━━━ THE DATA
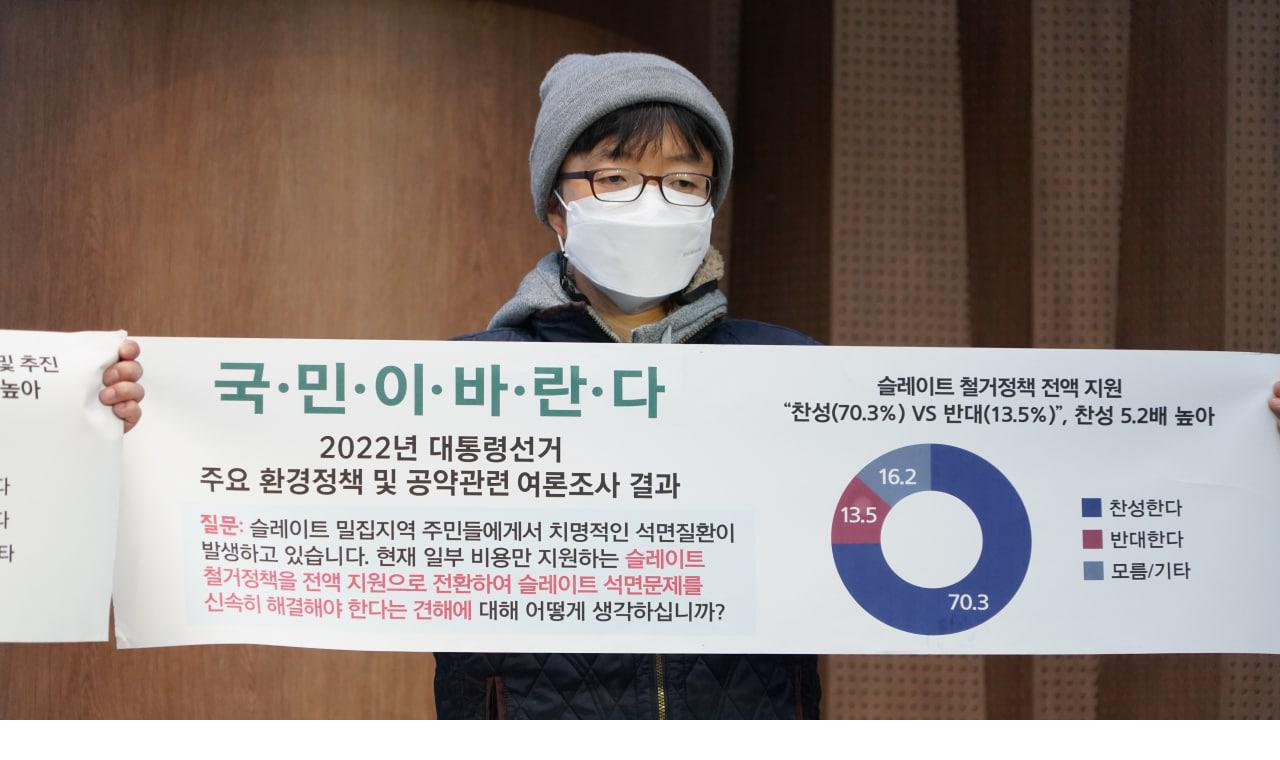

--- FILE ---
content_type: text/html; charset=utf-8
request_url: http://www.eco-health.org/bbs/view_image.php?fn=http%3A%2F%2Feco-health.org%2Fdata%2Feditor%2F2201%2F5602d397dad070a630913ab038c8f392_1643173574_6731.jpg
body_size: 3846
content:
<!doctype html>
<html lang="ko">
<head>
<meta charset="utf-8">
<meta http-equiv="imagetoolbar" content="no">
<meta http-equiv="X-UA-Compatible" content="IE=Edge">
<meta name="naver-site-verification" content="6c577acec15094ceb25e188a62dce9d66fe68244"/>
<title>이미지 크게보기 > 환경보건시민센터</title>
<link rel="shortcut icon" href="/favicon.png"/>
<link rel="stylesheet" href="http://www.eco-health.org/css/default.css?ver=180820">
<link rel="stylesheet" href="http://www.eco-health.org/css/apms.css?ver=180820">
<link rel="stylesheet" href="http://www.eco-health.org/css/level/basic.css?ver=180820">
<!--[if lte IE 8]>
<script src="http://www.eco-health.org/js/html5.js"></script>
<![endif]-->
<script>
// 자바스크립트에서 사용하는 전역변수 선언
var g5_url       = "http://www.eco-health.org";
var g5_bbs_url   = "http://www.eco-health.org/bbs";
var g5_is_member = "";
var g5_is_admin  = "";
var g5_is_mobile = "";
var g5_bo_table  = "";
var g5_sca       = "";
var g5_pim       = "";
var g5_editor    = "";
var g5_responsive    = "1";
var g5_cookie_domain = "";
var g5_purl = "";
</script>
<script src="http://www.eco-health.org/js/jquery-1.11.3.min.js"></script>
<script src="http://www.eco-health.org/js/jquery-migrate-1.2.1.min.js"></script>
<script src="http://www.eco-health.org/lang/korean/lang.js?ver=180820"></script>
<script src="http://www.eco-health.org/js/common.js?ver=180820"></script>
<script src="http://www.eco-health.org/js/wrest.js?ver=180820"></script>
<script src="http://www.eco-health.org/js/placeholders.min.js"></script>
<script src="http://www.eco-health.org/js/apms.js?ver=180820"></script>
<link rel="stylesheet" href="http://www.eco-health.org/js/font-awesome/css/font-awesome.min.css">
</head>
<body class="responsive is-pc">

<div><img src="http://www.eco-health.org/data/editor/2201/5602d397dad070a630913ab038c8f392_1643173574_6731.jpg" alt="" width="1280" height="853" class="draggable" style="position:relative;top:0;left:0;cursor:move;"></div>

<script>
var win_w = 1280;
var win_h = 853 + 70;
var win_l = (screen.width - win_w) / 2;
var win_t = (screen.height - win_h) / 2;

if(win_w > screen.width) {
    win_l = 0;
    win_w = screen.width - 20;

    if(win_h > screen.height) {
        win_t = 0;
        win_h = screen.height - 40;
    }
}

if(win_h > screen.height) {
    win_t = 0;
    win_h = screen.height - 40;

    if(win_w > screen.width) {
        win_w = screen.width - 20;
        win_l = 0;
    }
}

window.moveTo(win_l, win_t);
window.resizeTo(win_w, win_h);

$(function() {
    var is_draggable = false;
    var x = y = 0;
    var pos_x = pos_y = 0;

    $(".draggable").mousemove(function(e) {
        if(is_draggable) {
            x = parseInt($(this).css("left")) - (pos_x - e.pageX);
            y = parseInt($(this).css("top")) - (pos_y - e.pageY);

            pos_x = e.pageX;
            pos_y = e.pageY;

            $(this).css({ "left" : x, "top" : y });
        }

        return false;
    });

    $(".draggable").mousedown(function(e) {
        pos_x = e.pageX;
        pos_y = e.pageY;
        is_draggable = true;
        return false;
    });

    $(".draggable").mouseup(function() {
        is_draggable = false;
        return false;
    });

    $(".draggable").dblclick(function() {
        window.close();
    });
});
</script>


<!-- 아미나빌더 1.8.26 / 그누보드 5.3.3.3 / 영카트 5.3.3.3.1 -->
<!-- ie6,7에서 사이드뷰가 게시판 목록에서 아래 사이드뷰에 가려지는 현상 수정 -->
<!--[if lte IE 7]>
<script>
$(function() {
    var $sv_use = $(".sv_use");
    var count = $sv_use.length;

    $sv_use.each(function() {
        $(this).css("z-index", count);
        $(this).css("position", "relative");
        count = count - 1;
    });
});
</script>
<![endif]-->

</body>
</html>
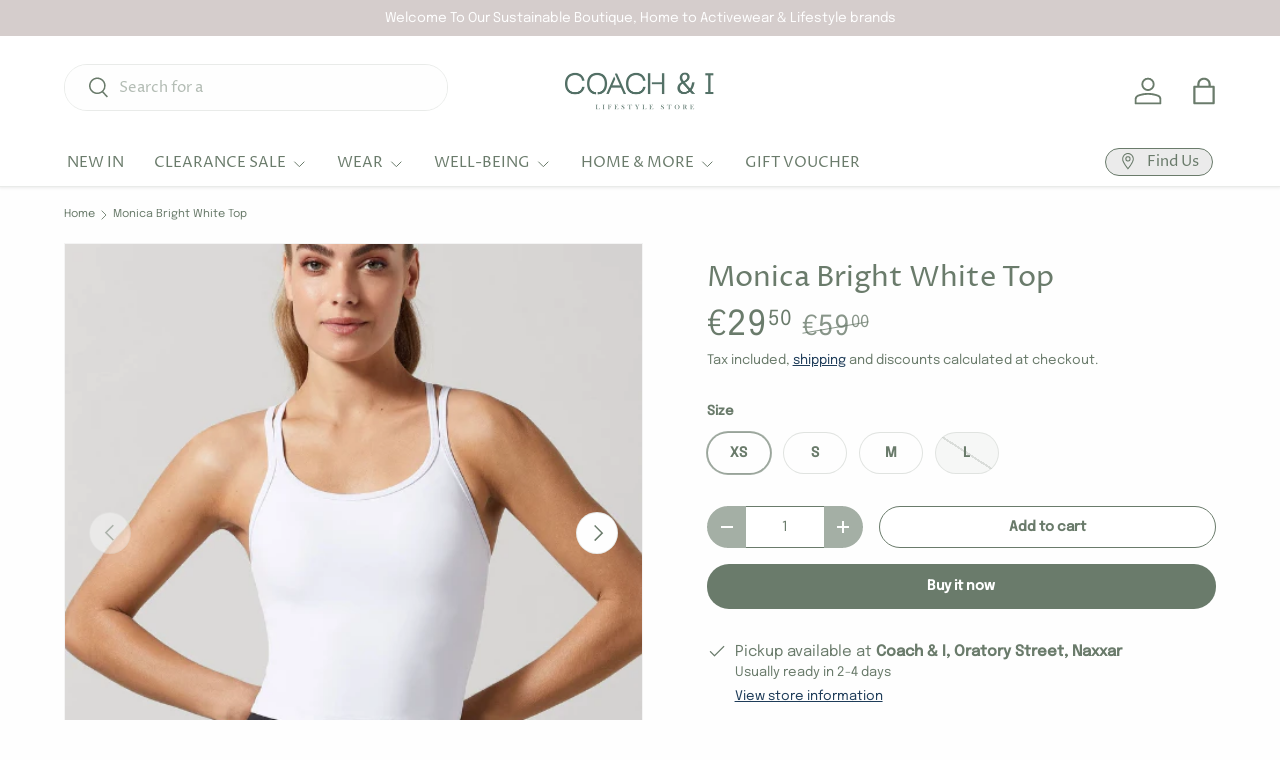

--- FILE ---
content_type: text/javascript
request_url: https://www.coachandilifestyle.com/cdn/shop/t/16/assets/pop-up.js?v=53908283917428898591751276474
body_size: -44
content:
function setCookie(name,value,days){let expires="";if(days){const date=new Date;date.setTime(date.getTime()+days*24*60*60*1e3),expires=`; expires=${date.toUTCString()}`}document.cookie=`${encodeURIComponent(name)}=${encodeURIComponent(value)}${expires}; path=/; SameSite=None; Secure`}function getCookie(name){const cookies=`; ${document.cookie}`.split(`; ${name}=`);return cookies.length===2?cookies.pop().split(";").shift():null}customElements.get("pop-up")||customElements.whenDefined("modal-dialog").then(()=>{class PopUp extends Modal{constructor(){super(),this.cookie=`${this.id}-dismissed`,Shopify.designMode?(document.addEventListener("shopify:section:select",evt=>{evt.target===this.closest(".shopify-section")&&this.open()}),document.addEventListener("shopify:section:deselect",this.close.bind(this))):!getCookie(this.cookie)&&(this.dataset.showOnMobile==="true"||theme.mediaMatches.md)&&(this.querySelector(".alert")?this.open():this.dataset.trigger==="delay"?setTimeout(()=>this.open(),Number(this.dataset.delay)*1e3):this.dataset.trigger==="exit"&&theme.mediaMatches.md?(this.mouseLeaveHandler=this.mouseLeaveHandler||this.handleMouseLeave.bind(this),document.body.addEventListener("mouseleave",this.mouseLeaveHandler)):this.dataset.trigger==="clipboard"&&(this.copyHandler=this.copyHandler||this.handleCopy.bind(this),document.addEventListener("copy",this.copyHandler)))}disconnectedCallback(){this.mouseLeaveHandler&&document.body.removeEventListener("mouseleave",this.mouseLeaveHandler),this.copyHandler&&document.removeEventListener("copy",this.copyHandler)}handleMouseLeave(evt){evt.clientY<0&&!getCookie(this.cookie)&&this.open()}handleCopy(){getCookie(this.cookie)||this.open()}close(){super.close(),setCookie(this.cookie,!0,this.dataset.dismissDays)}}customElements.define("pop-up",PopUp)});
//# sourceMappingURL=/cdn/shop/t/16/assets/pop-up.js.map?v=53908283917428898591751276474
━━━━━━
TO DO:
Filter this listing and copy only the lines holding the word "screen".

RESULT FOR THIS TASK:
var win_l = (screen.width - win_w) / 2;
var win_t = (screen.height - win_h) / 2;
if(win_w > screen.width) {
    win_w = screen.width - 20;
    if(win_h > screen.height) {
        win_h = screen.height - 40;
if(win_h > screen.height) {
    win_h = screen.height - 40;
    if(win_w > screen.width) {
        win_w = screen.width - 20;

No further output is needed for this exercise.